How about everybody reading this message takes a look at the list on
http://brasstacks.mozilla.com/orangefactor/ and takes one of them to
fix?  (Or, better, redoes the search filtered on the last 3 days
instead of last 7.)

I feel like a voluntary approach is likely to have very little effect,
given the way our goals and priorities are structured. There's very
little incentive to voluntarily spend time banging your head against a
wall. That's why I'm more in favor of a forced approach that is
mandated by managers/product owners/sheriffs (i.e. people who can
actually tell us to some extent what to do).
I have tried to volunteer some time from my weekends occasionally to look
into the most recurring oranges every few weeks, and usually every time I
manage to figure out a handful of bugs by spending a few hours and as a
result OF would go down in the following week, but then it would go back up
again.  This is a demotivating task and doesn't really scale to the
magnitude of our orange problem.  I agree with kats that a voluntary based
approach will not go anywhere.
Managers should definitely be supporting this, and sheriffs (and
anybody else with push access) should be backing things out for
causing intermittent oranges (even if that's not discovered until
days/weeks later).

If people don't feel they can fix intermittent oranges during the
business day as part of their job, that's a problem.

Hm... it seems like you could take that further. Fixing oranges could be considered to be going "above and beyond" your normal responsibilities (unless you're just fixing your own!). So for employees, you could convert N hours of orange-fixing into up to M hours of additional PTO whenever the orange factor > k. :-) If intermittent orange is indeed a large project-wide drag on resources (and I believe it is), then the M+N hours of regular work "lost" in this way should be more than compensated for by the reduced overhead on everyone.

Just a thought from someone who wouldn't have to work through the details. And it's crazy enough already that I won't mention the tacked-on idea that if unpaid contributors spend time fixing oranges, then we'd send them free graphics hardware of the sorts that we have low pre-release coverage on, with no strings attached other than "if you give this away, please don't remove the sticker that says 'You can help Firefox! Just switch to the beta release channel! This card is worth 42 points on Mozilla's Hardware Diversity Scoreboard.'")... ;-)

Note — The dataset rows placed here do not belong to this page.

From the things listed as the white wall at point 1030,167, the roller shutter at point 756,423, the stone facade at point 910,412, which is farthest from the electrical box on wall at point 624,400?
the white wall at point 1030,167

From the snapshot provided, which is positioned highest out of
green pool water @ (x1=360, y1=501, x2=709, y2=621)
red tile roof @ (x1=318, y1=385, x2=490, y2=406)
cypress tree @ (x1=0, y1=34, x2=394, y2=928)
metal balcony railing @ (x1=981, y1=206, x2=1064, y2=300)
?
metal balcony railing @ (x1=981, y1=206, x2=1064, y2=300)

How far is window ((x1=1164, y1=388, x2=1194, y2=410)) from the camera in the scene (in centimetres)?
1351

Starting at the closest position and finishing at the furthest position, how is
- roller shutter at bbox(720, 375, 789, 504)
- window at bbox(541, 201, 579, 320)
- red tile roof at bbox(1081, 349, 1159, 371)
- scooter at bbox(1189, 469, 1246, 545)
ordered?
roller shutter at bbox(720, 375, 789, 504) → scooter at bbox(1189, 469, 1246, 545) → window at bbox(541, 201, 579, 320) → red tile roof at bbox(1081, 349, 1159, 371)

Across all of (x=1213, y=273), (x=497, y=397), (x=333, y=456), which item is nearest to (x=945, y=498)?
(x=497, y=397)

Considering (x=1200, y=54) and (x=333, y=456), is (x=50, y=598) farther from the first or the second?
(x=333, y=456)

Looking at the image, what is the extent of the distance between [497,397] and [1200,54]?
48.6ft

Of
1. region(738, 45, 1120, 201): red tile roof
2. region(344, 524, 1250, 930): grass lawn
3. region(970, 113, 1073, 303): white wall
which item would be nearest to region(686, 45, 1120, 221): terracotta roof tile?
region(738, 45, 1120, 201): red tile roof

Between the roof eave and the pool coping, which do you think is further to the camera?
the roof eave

But I don't think having mozilla-inbound/mozilla-central be closed
more than it already is is going to help anything.  It will just
make people frustrated that they can't land what they've been
working on.

Amen. Trying to artificially force this stuff is going in the wrong direction. After all, you'd be reducing productivity from the top-down in order to improve productivity. It might work, it might not, it might help for a while but have long-term negative consequences.

Personally, I feel like getting farther away from our volunteer-driven roots is dangerous. Sure, we have lots of paid staff now, but you really don't want any more selection pressure to push the overall contributor base towards people who are involved for the money and away from people who are motivated by the mission.